An empathetic work environment is where employees are given genuine space to voice their concerns and struggles, and where business owners meet them on their wavelength and listen with an open mind. Companies practising empathy help their workers tap into their greatest potential, and establish a collaborative culture where every single person feels that they are part of the same team and working towards a shared goal.
Creating an empathetic workplace is about centralizing human relationships and ultimately, leading from the heart. And while that sounds wonderful, it’s seriously tough work. Trying to be more empathetic will force you to reconsider your current business operations, change your hiring priorities, reevaluate your firing decisions and employee training procedures, and prepare to rejuvenate your business entirely. While on this journey, you might be confronted with some feelings that are uncomfortable, but learning empathy is all about sitting on that discomfort and allowing it to guide you towards a better, more human business approach.
If that sounds like a lot of work, that’s because it is. You can’t wave a magic wand and transform your workplace in a day- it requires diligence, commitment and a strong drive to be better. But even though working towards an empathetic workplace can be challenging, it is ultimately very worth it. If you build a considerate work culture with genuine relationships, transparency and heightened communication, you are ultimately creating space for high-performing, dedicated individuals that actually want to work for you. Empathy is key to a long-lasting, successful business- if you show your employees you care, they’ll care for you and your company in return.

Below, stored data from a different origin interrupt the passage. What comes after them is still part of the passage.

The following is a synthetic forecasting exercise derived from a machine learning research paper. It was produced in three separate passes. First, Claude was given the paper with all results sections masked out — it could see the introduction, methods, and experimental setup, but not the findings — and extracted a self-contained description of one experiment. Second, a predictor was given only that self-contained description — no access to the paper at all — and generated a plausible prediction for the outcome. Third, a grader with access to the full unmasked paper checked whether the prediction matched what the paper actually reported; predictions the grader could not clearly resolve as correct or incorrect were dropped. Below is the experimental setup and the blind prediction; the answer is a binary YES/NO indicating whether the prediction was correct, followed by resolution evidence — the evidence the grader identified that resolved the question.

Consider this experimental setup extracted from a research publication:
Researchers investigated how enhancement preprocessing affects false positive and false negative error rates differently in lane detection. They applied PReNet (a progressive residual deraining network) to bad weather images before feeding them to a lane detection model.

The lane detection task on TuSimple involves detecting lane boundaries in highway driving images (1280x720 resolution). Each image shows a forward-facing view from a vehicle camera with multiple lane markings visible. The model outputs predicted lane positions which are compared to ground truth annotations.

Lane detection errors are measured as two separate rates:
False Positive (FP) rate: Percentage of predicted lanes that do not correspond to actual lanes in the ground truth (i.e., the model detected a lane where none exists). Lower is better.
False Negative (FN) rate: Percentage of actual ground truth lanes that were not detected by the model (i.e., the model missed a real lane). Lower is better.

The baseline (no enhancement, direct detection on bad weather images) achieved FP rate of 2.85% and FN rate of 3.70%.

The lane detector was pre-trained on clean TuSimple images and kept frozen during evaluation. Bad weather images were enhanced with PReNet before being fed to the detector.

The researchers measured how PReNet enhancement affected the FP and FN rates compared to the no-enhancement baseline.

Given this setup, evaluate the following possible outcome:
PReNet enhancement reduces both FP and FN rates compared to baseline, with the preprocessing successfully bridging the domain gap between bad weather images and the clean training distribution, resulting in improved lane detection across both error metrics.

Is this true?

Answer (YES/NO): NO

Leading From The Heart- Where To Begin
We realize that this idea might sound overwhelming, but it really needn’t be. You can start with baby steps- ask your current employees how they feel working with you and use their feedback to strive for genuine improvement in the future. Schedule a team meeting where you perform some team-building exercises or plan a dinner where you can connect with your employees outside of work. Most importantly, reevaluate yourself, challenge your long-held opinions about employee treatment, and prepare to implement some major changes. In the end, we promise it will all be worth it.